INSTRUCTIONS FOR THE TASK: Below are the records; output them exactly from the first line through the line with "Guía práctica con", stopping there.

[Stored data entries]
>>>>
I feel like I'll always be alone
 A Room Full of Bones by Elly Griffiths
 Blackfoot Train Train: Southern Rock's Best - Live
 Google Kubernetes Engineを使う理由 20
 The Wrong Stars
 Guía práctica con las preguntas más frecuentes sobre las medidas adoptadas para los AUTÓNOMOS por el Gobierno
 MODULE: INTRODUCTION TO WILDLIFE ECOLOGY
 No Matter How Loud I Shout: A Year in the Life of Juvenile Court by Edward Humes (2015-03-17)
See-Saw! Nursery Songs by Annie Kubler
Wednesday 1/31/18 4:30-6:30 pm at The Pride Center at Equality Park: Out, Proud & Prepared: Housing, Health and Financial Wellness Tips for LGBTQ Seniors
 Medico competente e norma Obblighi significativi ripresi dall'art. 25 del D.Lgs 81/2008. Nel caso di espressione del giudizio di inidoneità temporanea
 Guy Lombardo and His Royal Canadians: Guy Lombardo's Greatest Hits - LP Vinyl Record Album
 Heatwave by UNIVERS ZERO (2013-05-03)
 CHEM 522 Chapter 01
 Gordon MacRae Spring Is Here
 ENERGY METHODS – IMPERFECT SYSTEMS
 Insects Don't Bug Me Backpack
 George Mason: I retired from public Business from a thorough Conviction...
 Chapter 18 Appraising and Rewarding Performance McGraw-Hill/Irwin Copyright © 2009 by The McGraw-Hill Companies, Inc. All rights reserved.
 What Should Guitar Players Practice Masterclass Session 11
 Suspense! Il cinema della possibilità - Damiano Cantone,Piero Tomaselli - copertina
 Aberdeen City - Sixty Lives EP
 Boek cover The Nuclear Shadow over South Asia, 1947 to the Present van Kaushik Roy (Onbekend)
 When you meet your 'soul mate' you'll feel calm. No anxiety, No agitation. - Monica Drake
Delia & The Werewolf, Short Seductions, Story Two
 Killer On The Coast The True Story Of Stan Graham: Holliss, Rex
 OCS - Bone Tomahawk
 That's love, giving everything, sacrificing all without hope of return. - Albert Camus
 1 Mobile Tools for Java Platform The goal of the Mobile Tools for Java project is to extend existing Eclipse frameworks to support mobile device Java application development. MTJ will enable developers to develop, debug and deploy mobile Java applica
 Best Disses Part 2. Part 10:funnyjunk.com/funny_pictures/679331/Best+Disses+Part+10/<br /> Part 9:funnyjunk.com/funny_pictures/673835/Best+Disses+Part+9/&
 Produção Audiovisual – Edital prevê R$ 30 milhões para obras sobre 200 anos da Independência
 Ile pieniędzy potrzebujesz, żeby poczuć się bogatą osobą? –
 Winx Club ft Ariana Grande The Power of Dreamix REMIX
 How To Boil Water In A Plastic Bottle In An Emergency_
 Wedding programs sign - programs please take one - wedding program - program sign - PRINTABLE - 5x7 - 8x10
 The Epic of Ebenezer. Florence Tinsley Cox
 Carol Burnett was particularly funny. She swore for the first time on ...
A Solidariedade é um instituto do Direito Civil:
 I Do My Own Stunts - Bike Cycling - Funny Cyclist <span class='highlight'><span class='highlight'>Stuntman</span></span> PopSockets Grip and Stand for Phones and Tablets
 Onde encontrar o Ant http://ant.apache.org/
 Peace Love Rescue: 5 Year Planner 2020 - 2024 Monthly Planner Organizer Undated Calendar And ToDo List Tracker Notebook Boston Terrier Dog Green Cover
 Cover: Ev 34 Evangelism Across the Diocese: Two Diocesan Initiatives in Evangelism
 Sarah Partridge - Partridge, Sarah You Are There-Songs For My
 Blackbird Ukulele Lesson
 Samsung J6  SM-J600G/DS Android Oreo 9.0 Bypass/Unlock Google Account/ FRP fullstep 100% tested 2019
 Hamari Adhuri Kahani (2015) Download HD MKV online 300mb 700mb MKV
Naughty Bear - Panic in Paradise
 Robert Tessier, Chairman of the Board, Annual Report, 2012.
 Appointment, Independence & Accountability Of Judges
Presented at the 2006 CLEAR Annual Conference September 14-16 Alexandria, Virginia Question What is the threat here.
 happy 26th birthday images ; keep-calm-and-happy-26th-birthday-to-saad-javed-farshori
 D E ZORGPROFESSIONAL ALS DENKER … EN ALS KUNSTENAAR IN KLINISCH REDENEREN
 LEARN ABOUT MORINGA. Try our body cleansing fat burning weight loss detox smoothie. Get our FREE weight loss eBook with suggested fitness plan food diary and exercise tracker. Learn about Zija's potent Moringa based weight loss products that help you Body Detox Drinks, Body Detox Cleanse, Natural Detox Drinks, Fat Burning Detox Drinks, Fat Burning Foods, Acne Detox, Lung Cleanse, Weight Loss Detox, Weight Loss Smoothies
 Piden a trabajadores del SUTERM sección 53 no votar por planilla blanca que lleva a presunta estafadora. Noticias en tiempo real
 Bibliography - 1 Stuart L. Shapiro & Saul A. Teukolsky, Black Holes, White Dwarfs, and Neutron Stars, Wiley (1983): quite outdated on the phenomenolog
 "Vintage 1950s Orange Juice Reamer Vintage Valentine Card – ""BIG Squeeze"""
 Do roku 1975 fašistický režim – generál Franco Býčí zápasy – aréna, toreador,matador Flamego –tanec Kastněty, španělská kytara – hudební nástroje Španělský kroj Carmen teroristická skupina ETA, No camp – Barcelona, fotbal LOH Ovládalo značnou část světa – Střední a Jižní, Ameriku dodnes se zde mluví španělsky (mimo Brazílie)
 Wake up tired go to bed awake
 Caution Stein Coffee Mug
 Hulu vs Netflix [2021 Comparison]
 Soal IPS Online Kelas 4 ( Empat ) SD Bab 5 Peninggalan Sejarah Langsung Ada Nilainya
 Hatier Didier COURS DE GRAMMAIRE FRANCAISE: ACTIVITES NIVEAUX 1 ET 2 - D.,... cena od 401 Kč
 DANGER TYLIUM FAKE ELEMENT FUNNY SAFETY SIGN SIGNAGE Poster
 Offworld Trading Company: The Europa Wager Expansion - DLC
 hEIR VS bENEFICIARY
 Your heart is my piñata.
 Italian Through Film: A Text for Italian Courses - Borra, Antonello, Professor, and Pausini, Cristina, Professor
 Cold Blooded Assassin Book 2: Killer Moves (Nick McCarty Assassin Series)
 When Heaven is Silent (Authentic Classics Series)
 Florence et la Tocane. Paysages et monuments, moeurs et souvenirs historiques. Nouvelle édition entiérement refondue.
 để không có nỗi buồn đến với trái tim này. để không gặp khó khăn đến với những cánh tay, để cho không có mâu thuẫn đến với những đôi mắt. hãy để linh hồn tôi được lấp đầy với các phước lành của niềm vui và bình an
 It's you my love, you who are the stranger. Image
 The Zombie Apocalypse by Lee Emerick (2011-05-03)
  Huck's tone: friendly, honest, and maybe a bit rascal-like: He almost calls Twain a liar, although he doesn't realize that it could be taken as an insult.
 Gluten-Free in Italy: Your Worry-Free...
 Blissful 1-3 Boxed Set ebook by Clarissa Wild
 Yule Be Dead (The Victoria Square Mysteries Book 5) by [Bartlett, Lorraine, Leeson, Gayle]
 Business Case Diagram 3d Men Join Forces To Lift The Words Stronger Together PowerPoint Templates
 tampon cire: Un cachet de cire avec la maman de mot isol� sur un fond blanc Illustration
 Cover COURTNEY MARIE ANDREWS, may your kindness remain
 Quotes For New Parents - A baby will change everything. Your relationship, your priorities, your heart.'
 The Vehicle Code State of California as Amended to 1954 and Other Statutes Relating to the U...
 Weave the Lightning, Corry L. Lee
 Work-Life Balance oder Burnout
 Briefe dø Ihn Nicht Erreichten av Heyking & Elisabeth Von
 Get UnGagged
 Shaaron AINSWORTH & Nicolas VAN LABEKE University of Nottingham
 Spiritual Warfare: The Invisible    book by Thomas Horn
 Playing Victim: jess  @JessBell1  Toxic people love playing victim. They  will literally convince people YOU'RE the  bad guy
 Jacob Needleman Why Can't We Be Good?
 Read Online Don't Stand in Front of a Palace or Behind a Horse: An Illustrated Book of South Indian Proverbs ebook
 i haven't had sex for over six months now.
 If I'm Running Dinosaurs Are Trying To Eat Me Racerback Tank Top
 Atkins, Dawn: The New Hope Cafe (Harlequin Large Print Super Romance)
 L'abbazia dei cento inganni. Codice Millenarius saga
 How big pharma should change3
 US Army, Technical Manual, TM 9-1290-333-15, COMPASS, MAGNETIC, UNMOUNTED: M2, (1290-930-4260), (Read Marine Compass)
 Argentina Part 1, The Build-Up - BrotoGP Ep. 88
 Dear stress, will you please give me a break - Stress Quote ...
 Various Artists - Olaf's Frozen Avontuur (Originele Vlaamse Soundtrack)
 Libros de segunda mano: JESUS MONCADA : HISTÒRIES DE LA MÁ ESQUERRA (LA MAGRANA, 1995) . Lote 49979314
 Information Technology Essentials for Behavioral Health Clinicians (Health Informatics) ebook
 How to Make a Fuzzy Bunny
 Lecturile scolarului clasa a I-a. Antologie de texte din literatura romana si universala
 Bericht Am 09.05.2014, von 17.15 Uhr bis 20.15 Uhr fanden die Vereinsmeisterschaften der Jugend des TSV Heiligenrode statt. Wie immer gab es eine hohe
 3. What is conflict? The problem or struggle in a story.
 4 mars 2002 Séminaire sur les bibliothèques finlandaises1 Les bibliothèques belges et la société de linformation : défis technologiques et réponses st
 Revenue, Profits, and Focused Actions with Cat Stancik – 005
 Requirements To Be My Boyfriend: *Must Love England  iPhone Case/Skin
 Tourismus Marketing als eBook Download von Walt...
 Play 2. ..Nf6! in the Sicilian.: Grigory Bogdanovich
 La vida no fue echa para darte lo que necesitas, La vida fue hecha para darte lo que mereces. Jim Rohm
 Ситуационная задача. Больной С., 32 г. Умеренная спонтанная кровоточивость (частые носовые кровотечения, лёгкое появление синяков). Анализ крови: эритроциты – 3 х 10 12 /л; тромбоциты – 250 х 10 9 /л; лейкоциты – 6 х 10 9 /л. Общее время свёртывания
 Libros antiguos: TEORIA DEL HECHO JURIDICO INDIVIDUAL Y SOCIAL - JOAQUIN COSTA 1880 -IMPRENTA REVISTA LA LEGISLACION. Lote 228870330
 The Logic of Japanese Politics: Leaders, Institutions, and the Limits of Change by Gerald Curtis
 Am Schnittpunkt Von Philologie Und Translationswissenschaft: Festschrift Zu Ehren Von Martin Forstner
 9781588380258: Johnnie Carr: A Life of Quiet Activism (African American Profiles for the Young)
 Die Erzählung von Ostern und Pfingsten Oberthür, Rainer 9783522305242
<<<<
RESPONSE BOX:
I feel like I'll always be alone
 A Room Full of Bones by Elly Griffiths
 Blackfoot Train Train: Southern Rock's Best - Live
 Google Kubernetes Engineを使う理由 20
 The Wrong Stars
 Guía práctica con las preguntas más frecuentes sobre las medidas adoptadas para los AUTÓNOMOS por el Gobierno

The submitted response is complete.